== Task to carry out ==
Repeat each line, word for word, from the one containing "common name: deer" through the last line of the entries, and include no other output.

== Entries shown ==
◇ ◇ ◇ ◇ ◇ ◇ ◇
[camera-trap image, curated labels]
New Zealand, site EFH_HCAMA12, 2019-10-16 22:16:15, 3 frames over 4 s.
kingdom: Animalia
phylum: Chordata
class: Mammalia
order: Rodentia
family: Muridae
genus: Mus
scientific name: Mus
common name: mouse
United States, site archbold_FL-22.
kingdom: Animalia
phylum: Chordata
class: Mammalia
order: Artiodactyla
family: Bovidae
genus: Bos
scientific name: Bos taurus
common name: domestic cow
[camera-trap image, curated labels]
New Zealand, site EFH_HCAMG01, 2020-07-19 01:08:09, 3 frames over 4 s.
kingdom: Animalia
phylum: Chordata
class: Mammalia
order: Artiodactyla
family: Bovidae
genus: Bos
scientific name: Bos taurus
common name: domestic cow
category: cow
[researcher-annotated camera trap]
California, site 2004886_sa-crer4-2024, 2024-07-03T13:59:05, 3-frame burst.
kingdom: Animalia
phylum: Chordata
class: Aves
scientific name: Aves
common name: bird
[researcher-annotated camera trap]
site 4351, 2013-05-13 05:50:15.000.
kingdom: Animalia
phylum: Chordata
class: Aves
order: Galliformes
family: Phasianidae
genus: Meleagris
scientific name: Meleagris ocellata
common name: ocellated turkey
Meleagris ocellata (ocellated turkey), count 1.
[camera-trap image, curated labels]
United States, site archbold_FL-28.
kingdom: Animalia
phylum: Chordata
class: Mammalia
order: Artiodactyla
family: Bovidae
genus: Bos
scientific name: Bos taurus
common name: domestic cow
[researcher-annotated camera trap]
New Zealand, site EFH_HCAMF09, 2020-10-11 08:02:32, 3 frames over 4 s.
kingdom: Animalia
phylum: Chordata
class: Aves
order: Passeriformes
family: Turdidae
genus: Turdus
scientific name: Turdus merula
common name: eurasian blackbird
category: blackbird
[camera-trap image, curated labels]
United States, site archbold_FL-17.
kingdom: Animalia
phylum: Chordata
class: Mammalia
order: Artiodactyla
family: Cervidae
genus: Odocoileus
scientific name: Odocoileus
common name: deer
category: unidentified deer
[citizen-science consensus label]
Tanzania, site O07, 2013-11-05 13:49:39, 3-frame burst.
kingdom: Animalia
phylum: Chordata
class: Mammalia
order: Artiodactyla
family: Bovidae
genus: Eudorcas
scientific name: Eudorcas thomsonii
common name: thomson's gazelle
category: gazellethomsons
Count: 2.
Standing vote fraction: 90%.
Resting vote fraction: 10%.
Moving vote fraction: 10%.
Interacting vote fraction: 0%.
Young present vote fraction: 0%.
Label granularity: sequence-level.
◇ ◇ ◇ ◇ ◇ ◇ ◇
== Expected answer ==
common name: deer
category: unidentified deer
[citizen-science consensus label]
Tanzania, site O07, 2013-11-05 13:49:39, 3-frame burst.
kingdom: Animalia
phylum: Chordata
class: Mammalia
order: Artiodactyla
family: Bovidae
genus: Eudorcas
scientific name: Eudorcas thomsonii
common name: thomson's gazelle
category: gazellethomsons
Count: 2.
Standing vote fraction: 90%.
Resting vote fraction: 10%.
Moving vote fraction: 10%.
Interacting vote fraction: 0%.
Young present vote fraction: 0%.
Label granularity: sequence-level.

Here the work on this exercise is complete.